The first problem stems from the ESA provision that requires the Fish and Wildlife Service to perform status reviews for each listed species every five years. The idea behind the provision is easy to understand. Because listing decisions must be made on the basis of best available science, periodically reviewing the scientific data related to each species allows the Fish and Wildlife Service to calibrate its regulations over time. In some cases, new data have shown that species that were thought to be nearly extinct at the time of listing are actually more abundant than originally assumed.
Unfortunately, the Fish and Wildlife Service does not strictly follow the status review requirement. In 2005, a lawsuit by Pacific Legal Foundation resulted in a settlement that required the Service to undertake status reviews for over 100 plant and animal species occurring in California and Oregon, because it had neglected to update its files on those species as the ESA requires. When the Fish and Wildlife Service eventually performed the status reviews, some of them showed that various species should not remain listed.

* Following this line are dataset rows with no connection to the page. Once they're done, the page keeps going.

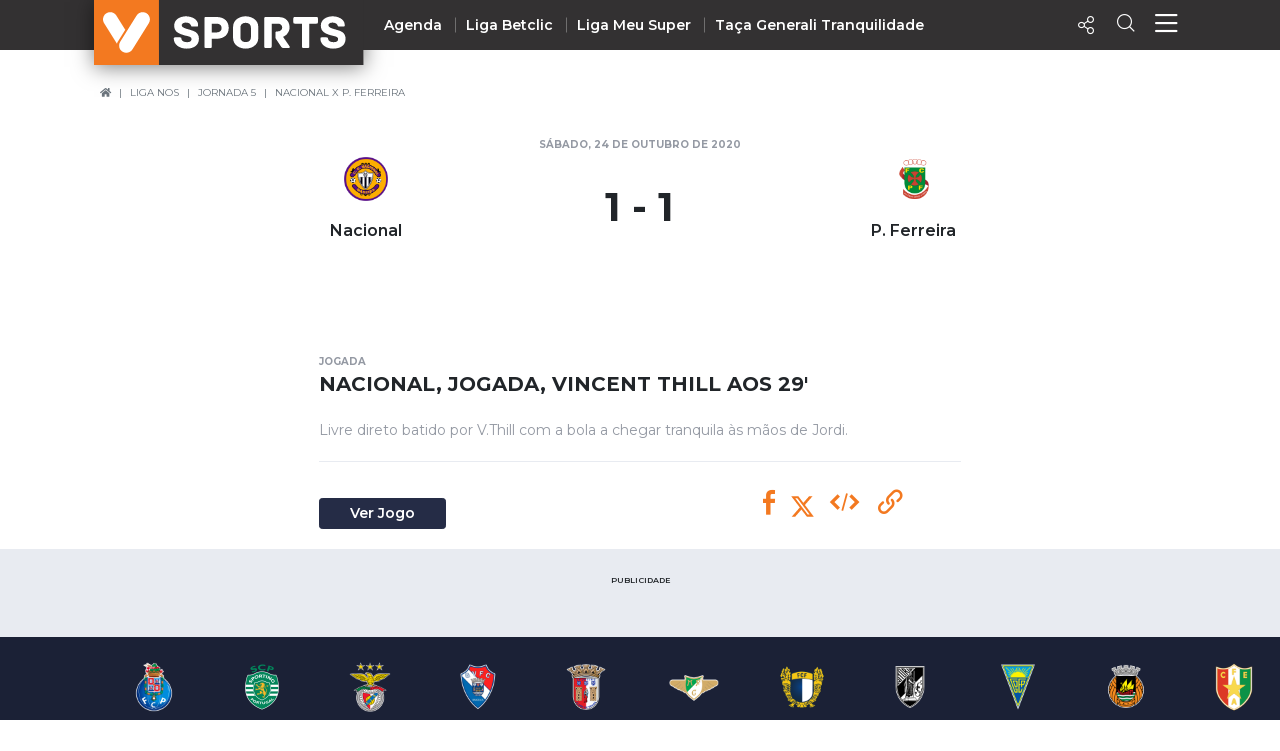

--- FILE ---
content_type: application/javascript; charset=utf-8
request_url: https://fundingchoicesmessages.google.com/f/AGSKWxVpbFcZXP9eD-1nkN7Q_IflucjjtT2G6VAnGXDVX5JxMbxz2CgjTIDTkInLJfQSvgzcNbwWP3gYY6AAq0O9sLZ36FWUgnAILy3ibqs-rCdr-Y4GbZ4vV9EgIZ8aKdKcQBuHaKIsS312HMNWSLjLBPLf42CZaOh5pTKXEwaG0Ar09rzBQ4upN_cwBgFW/_/banner-affiliate-/imp?slot=/AIV-Ad-=half-page-ad&.net/adgallery
body_size: -1290
content:
window['3686efe3-14bb-49bf-85cd-cfb3baf5dbe0'] = true;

That leads to the second problem: While the Fish and Wildlife Service continues to add species to the ESA lists, it moves slowly when species need to be removed. The 2005 litigation has so far resulted in the Service finding that more than 20 species should be reclassified or "delisted." But in spite of the Service's own scientific conclusions, only one of the 20 has been reclassified. Most of the others are the subjects of follow-up lawsuits that seek to force the Service to do its job and make the regulatory moves necessary to accomplish the reclassifications.
For instance, the Service recommended reclassifying the arroyo toad in 2009, but the Service has so far not acted on that recommendation. In fact, the Service enacted a rule in 2011 that expands the toad's "critical habitat" throughout Southern California even though the toad's listing status is in question.
It would be unrealistic to expect perfect performance from the Service, but we should at least insist that the agency abide by statutory deadlines, and not fail to act on science that recommends species for delisting. The ESA is a fountain of regulation that limits what people may do with the land they own.
Restricting property rights for the sake of protecting wildlife that does not need to be protected is bad environmental policy.
Daniel A. Himebaugh is an attorney with Pacific Legal Foundation in Bellevue, Wash. He currently is suing or petitioning over the federal government's failure to reclassify a dozen species in California, Oregon and Washington.